Pick up the post on the woman at the well, shown below, and write what comes after its last sentence.

TEXT PROVIDED:
━━━━━━━━

Tuesday, October 15, 2013

Bad Girls of the Bible: The Woman at the Well

Bad Girls of the Bible: The Woman at the Well
John 4:1-34,39-42
*Much of this is taken from Lizz Curtis Higgs book Bad Girls of the Bible. Any references not cited is due to laziness, not thievery.

Bad Girls:      Bad to the Bone- Not a single kind word was ever spoken about them in scripture; a pattern of sinning; no evidence of remorse, repentance, or a desire to change; they sinned with gusto. Made in the image of God, so not truly bad to the core—they just behaved that way.
                        Bad for a Moment- Women who made one huge, colossal, life changing blooper that was recorded in scripture to teach everyone else a lesson. Seem to be believers in the one true God at the start but when forced to make a decision, chose disastrously.
                        Bad for a Season, but not Forever- Sins in their past, but were willing to change and be changed.

━━━━━━━━

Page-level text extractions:

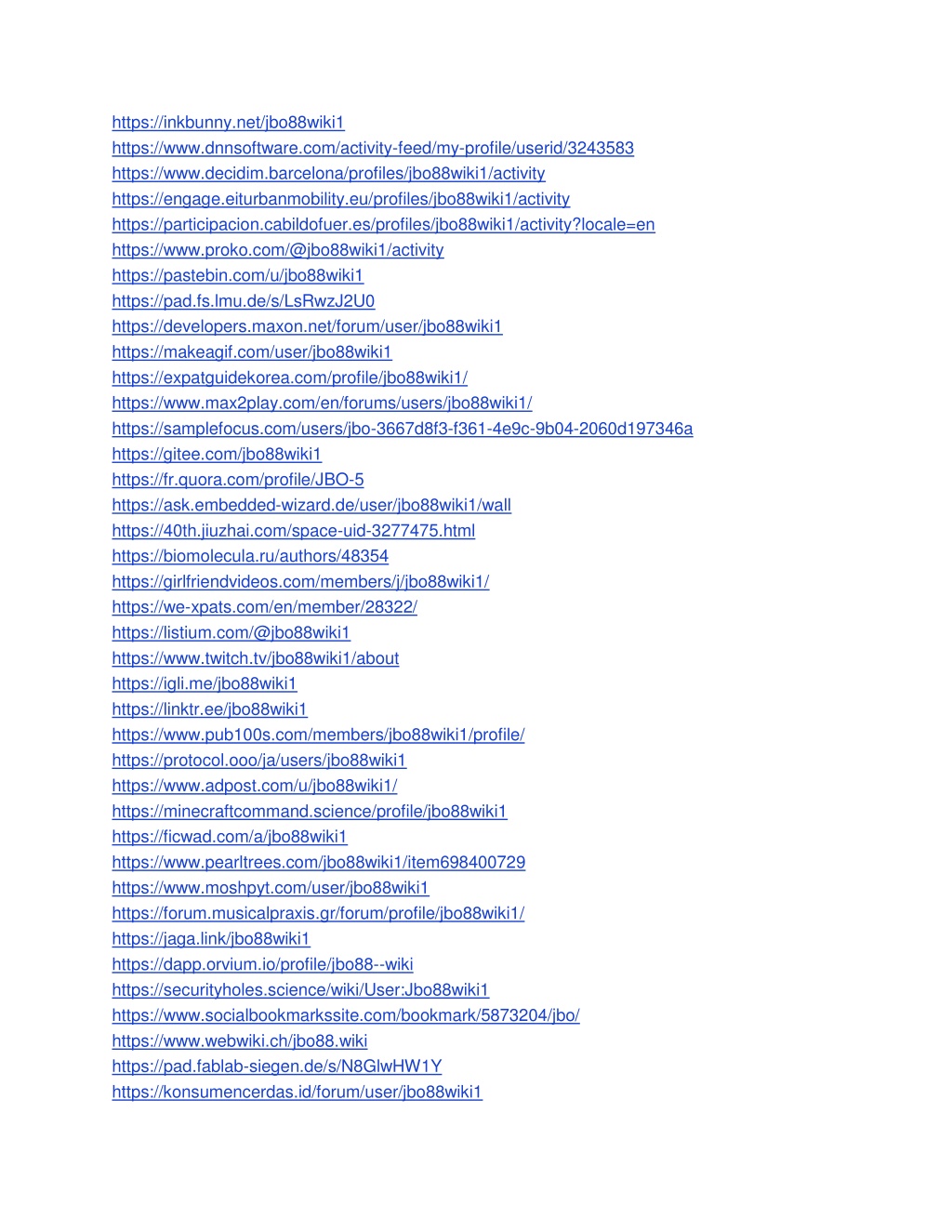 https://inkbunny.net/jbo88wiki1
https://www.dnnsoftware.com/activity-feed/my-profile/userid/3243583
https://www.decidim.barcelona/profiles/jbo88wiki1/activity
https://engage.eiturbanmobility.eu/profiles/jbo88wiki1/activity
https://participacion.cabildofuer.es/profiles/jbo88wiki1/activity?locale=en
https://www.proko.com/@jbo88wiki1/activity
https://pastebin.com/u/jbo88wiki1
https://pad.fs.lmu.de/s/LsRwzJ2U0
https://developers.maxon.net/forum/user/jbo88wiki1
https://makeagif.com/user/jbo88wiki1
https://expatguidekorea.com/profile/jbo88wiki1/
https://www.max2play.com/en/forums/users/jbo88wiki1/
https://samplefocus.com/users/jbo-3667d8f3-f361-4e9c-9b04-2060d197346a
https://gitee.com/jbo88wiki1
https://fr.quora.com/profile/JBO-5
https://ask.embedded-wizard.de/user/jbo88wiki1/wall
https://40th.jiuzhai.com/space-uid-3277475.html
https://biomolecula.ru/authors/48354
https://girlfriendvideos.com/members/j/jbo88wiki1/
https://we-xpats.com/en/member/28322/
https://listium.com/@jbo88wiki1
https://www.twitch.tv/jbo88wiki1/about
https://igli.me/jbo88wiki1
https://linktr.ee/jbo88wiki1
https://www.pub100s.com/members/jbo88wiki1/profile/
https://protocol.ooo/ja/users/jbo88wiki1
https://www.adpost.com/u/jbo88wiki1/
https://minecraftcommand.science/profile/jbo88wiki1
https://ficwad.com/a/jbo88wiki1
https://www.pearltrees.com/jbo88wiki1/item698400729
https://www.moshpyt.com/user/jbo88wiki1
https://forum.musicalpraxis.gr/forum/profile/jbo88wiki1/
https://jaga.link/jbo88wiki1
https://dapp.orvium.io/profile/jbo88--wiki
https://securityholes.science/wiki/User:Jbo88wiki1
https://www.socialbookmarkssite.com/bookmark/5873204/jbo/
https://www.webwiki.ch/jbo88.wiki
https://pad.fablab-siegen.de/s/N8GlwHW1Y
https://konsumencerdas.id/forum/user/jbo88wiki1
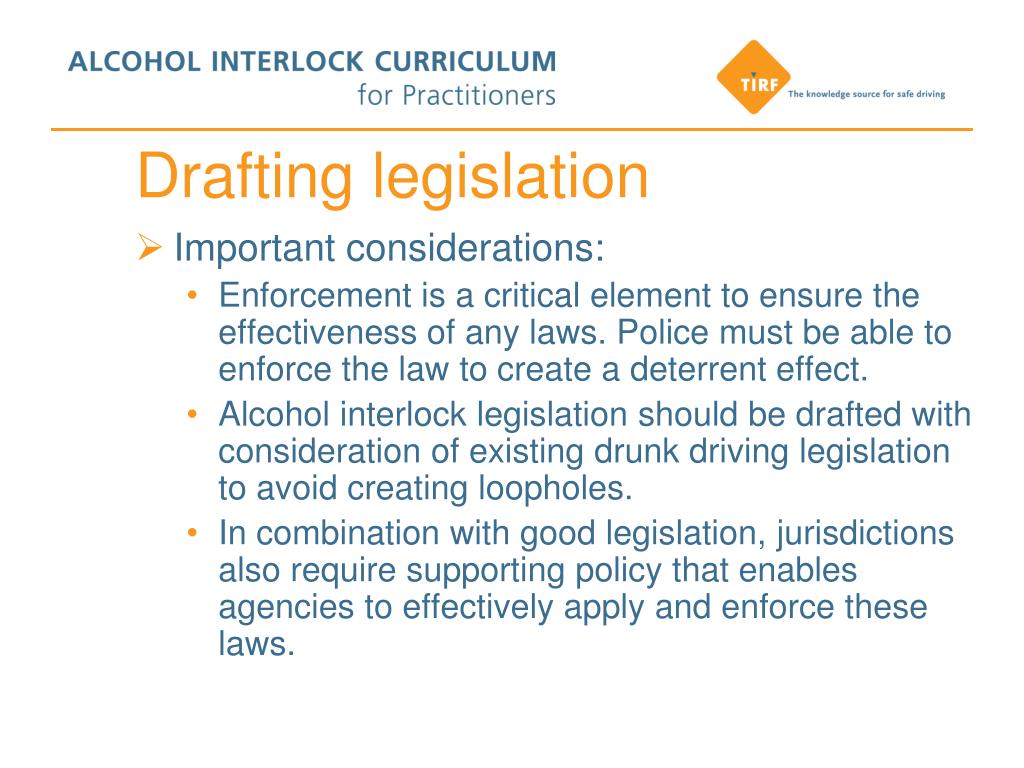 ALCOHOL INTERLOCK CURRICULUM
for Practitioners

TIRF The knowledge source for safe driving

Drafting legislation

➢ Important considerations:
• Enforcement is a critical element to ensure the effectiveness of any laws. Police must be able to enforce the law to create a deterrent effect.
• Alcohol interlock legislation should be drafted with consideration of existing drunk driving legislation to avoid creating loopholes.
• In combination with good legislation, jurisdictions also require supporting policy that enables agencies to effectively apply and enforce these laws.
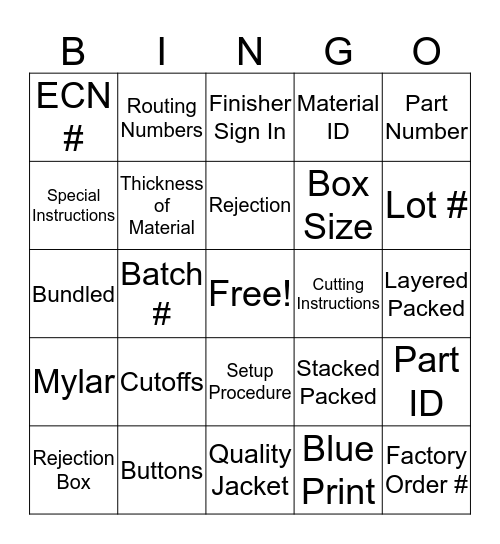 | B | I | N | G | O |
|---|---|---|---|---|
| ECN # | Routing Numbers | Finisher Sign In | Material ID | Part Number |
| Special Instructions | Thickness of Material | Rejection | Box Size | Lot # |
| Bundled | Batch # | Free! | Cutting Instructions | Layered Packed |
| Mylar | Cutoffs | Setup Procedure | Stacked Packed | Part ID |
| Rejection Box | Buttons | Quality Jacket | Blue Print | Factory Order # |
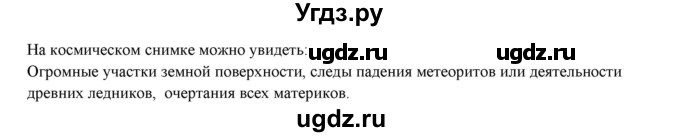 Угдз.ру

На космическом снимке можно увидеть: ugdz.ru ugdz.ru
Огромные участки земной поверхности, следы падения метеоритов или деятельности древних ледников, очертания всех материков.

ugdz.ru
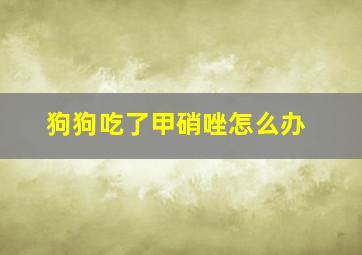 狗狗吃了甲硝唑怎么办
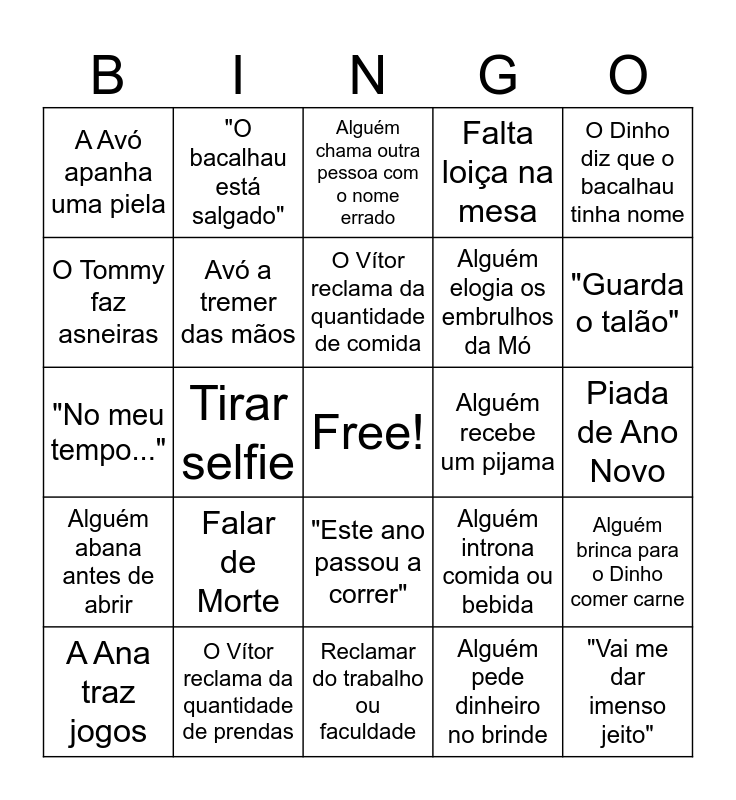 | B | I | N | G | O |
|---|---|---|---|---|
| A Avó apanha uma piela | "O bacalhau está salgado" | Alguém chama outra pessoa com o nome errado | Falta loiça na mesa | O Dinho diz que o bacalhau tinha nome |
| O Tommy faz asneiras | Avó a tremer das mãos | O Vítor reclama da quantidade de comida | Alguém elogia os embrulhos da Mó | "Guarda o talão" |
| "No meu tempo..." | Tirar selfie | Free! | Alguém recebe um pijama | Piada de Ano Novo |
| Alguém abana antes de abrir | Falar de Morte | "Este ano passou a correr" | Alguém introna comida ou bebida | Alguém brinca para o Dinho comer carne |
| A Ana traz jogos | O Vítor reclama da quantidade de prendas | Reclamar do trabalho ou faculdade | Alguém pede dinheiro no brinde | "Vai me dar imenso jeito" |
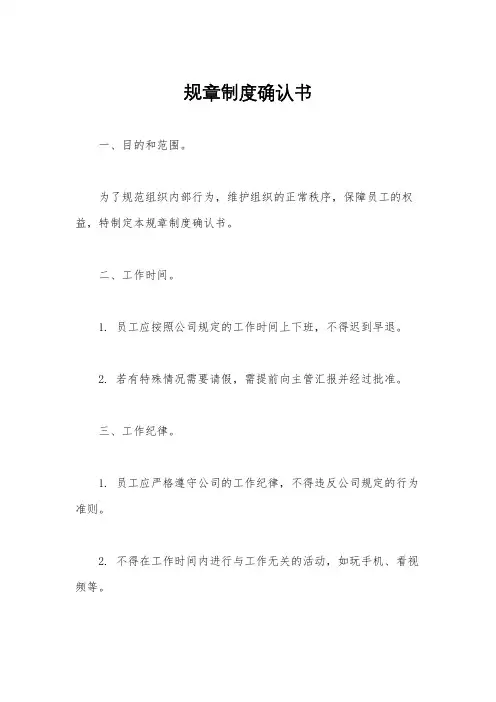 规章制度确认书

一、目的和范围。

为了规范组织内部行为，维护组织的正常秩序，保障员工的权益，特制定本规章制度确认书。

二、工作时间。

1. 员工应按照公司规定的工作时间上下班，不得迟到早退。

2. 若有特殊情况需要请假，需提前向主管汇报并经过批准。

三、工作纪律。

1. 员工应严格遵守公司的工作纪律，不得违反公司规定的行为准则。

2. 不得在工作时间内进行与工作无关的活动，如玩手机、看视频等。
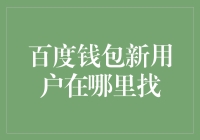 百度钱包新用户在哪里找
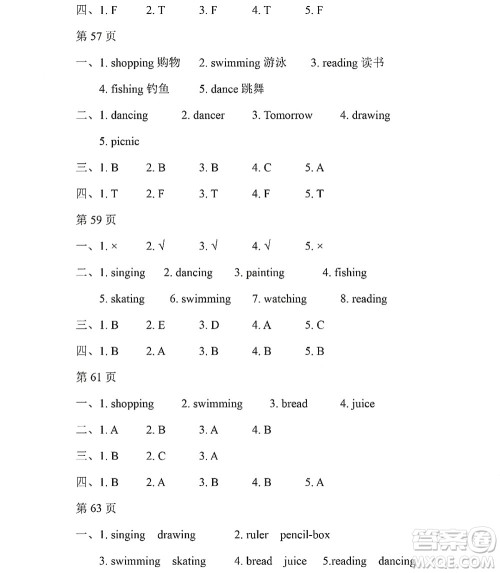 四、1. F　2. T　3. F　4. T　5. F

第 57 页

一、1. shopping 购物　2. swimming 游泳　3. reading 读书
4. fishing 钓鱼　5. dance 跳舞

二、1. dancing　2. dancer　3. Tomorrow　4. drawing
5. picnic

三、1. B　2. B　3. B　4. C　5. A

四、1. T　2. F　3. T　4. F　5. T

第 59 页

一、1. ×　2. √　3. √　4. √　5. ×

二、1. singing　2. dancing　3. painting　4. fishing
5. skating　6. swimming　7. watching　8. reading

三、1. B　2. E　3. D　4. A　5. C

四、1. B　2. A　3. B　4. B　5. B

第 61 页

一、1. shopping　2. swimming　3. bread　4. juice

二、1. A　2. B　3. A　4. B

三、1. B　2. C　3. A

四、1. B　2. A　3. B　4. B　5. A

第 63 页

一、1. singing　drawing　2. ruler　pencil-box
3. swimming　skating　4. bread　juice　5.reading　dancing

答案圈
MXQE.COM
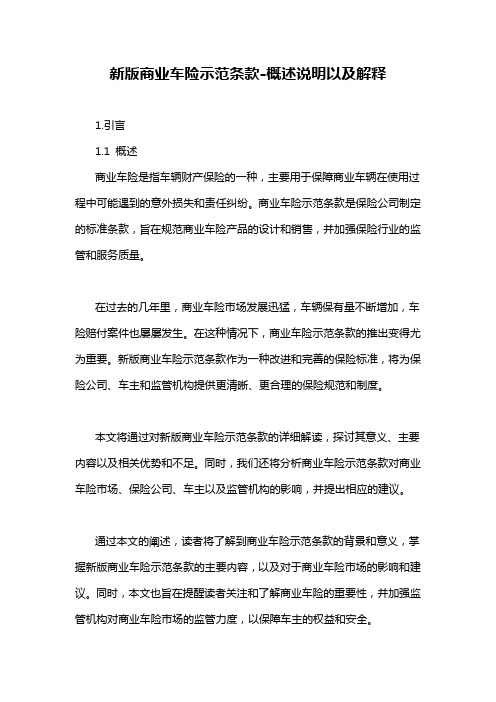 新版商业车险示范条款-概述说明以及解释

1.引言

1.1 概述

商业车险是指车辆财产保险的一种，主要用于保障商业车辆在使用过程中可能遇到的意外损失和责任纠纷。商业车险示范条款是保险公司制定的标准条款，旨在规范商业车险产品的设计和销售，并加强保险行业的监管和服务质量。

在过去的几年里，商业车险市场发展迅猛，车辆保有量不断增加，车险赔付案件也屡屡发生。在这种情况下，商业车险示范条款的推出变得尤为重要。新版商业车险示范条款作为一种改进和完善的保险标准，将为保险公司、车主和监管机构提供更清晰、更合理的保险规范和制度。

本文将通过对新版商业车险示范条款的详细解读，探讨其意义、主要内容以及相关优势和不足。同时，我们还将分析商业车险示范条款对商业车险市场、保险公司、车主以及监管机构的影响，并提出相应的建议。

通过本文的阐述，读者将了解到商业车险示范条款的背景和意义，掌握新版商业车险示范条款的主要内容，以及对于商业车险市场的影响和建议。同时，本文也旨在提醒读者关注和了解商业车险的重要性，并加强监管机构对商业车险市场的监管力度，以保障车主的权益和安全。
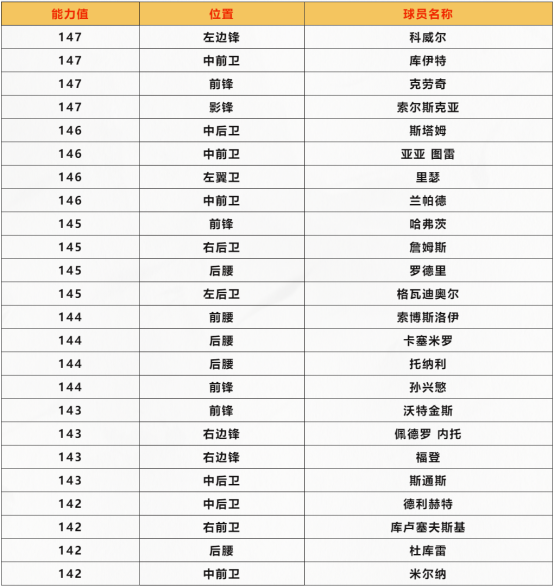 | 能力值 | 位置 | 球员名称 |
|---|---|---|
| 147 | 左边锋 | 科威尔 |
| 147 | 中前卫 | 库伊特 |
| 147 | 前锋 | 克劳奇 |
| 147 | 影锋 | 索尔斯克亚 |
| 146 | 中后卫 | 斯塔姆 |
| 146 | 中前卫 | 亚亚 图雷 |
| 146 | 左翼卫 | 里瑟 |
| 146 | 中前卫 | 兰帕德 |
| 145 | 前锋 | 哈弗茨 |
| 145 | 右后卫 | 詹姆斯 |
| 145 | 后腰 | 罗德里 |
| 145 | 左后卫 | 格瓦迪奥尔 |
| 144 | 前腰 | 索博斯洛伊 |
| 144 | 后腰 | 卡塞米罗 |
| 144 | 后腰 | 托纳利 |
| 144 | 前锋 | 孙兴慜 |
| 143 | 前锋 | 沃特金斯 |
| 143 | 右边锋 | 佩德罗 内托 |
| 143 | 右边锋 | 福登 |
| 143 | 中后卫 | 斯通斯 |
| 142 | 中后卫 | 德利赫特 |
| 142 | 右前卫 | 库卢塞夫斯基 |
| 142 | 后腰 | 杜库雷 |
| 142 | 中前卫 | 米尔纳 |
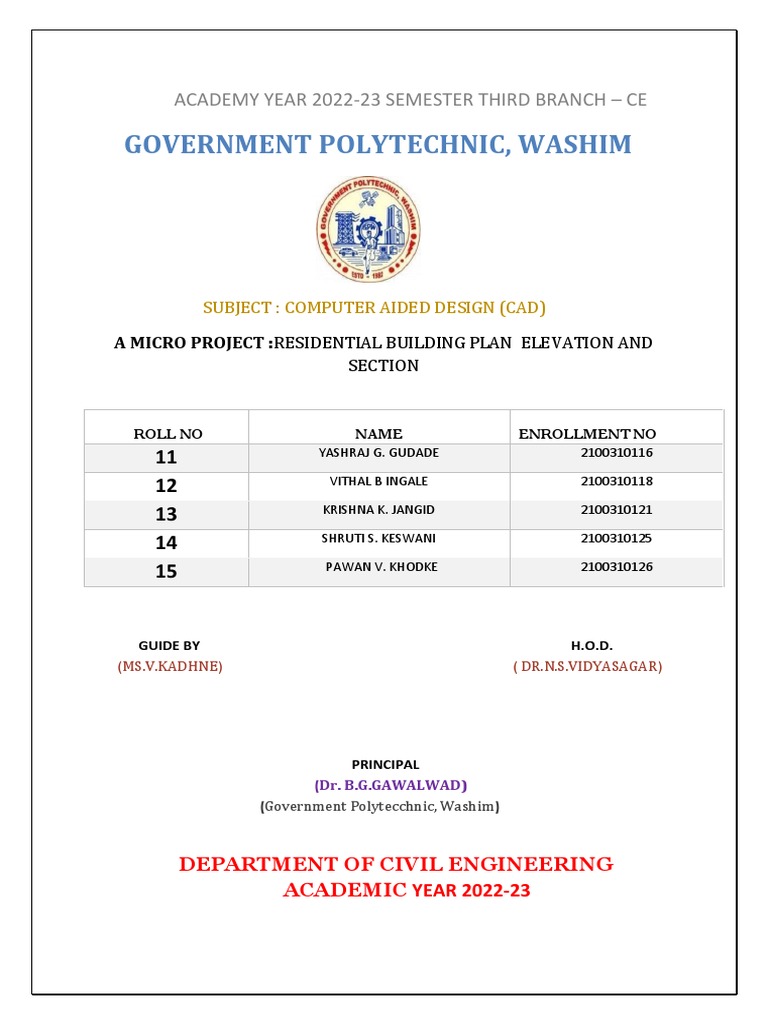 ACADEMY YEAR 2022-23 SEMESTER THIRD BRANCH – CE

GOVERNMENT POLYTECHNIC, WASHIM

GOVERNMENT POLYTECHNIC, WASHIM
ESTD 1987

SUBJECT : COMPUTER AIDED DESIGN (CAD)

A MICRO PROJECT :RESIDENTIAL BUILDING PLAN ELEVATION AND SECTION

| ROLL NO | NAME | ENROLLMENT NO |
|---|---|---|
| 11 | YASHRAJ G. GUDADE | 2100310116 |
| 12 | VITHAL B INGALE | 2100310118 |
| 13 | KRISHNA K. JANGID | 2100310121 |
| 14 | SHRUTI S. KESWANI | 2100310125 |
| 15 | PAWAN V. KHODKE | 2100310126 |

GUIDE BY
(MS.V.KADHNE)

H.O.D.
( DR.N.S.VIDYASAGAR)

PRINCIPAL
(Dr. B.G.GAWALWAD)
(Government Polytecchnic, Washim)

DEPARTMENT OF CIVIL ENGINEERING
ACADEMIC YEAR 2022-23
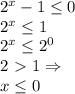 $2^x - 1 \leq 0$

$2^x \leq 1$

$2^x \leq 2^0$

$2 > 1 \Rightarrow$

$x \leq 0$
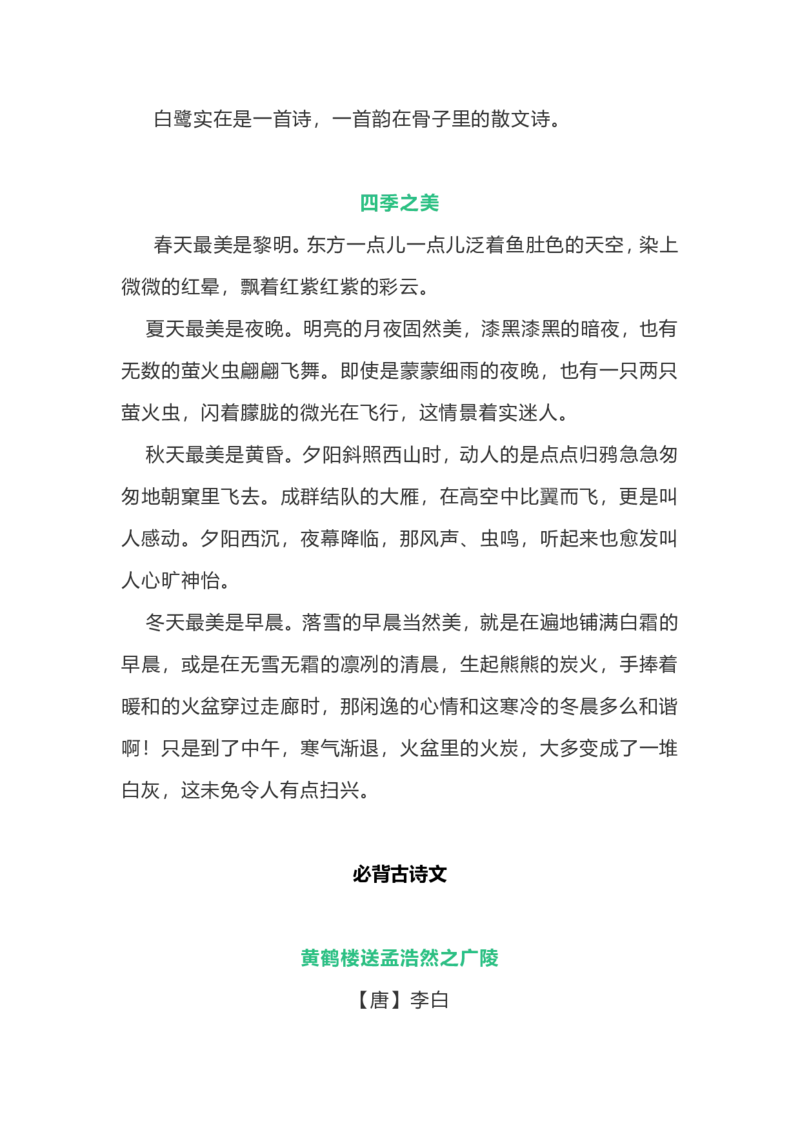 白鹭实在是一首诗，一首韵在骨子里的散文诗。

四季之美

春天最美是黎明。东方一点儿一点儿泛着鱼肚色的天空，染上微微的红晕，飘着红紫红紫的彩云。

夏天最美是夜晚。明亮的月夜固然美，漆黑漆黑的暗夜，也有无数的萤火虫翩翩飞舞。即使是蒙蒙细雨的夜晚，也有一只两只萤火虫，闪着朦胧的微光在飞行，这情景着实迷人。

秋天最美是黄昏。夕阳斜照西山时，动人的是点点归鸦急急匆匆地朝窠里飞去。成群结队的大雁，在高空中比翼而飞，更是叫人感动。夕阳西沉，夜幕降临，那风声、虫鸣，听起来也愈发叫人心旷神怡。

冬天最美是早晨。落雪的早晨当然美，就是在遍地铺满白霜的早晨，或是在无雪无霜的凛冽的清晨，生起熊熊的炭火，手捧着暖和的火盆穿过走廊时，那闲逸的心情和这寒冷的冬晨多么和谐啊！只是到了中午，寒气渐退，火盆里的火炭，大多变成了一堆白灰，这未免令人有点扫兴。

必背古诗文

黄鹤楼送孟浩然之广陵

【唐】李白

━━━━━━━━

TASK OUTPUT:
Intro: Today we will be looking at our fourth Bad Girl of the Bible, and the third in a row that is nameless. This woman was not known by her husband’s name like Lot’s wife or Potiphar’s wife, but she was known by her location—more specifically her location and her ethnicity. The Bad Girl we’re going to be studying is known as the “woman at the well,” or the Samaritan woman at the well.
            In the previous chapter we find Jesus having His discussion at night with the Pharisee Nicodemus, who seems to be seeking the truth. Following that we find a story of Jesus’s disciples baptizing people in the Jordan River just like JBAP was doing. JBAP’s disciples were upset that the disciples were baptizing and becoming more popular than JBAP. JBAP on the other hand was excited because he knew that his job was to prepare the way for Jesus and his work, in that regard, was almost done. He said his joy was fulfilled and Jesus must increase and I must decrease.

Scripture: John 4:1-4 Now when Jesus learned that the Pharisees had heard that Jesus was making and baptizing more disciples than John (although Jesus himself did not baptize, but only his disciples), he left Judea and departed again for Galilee. And he had to pass through Samaria.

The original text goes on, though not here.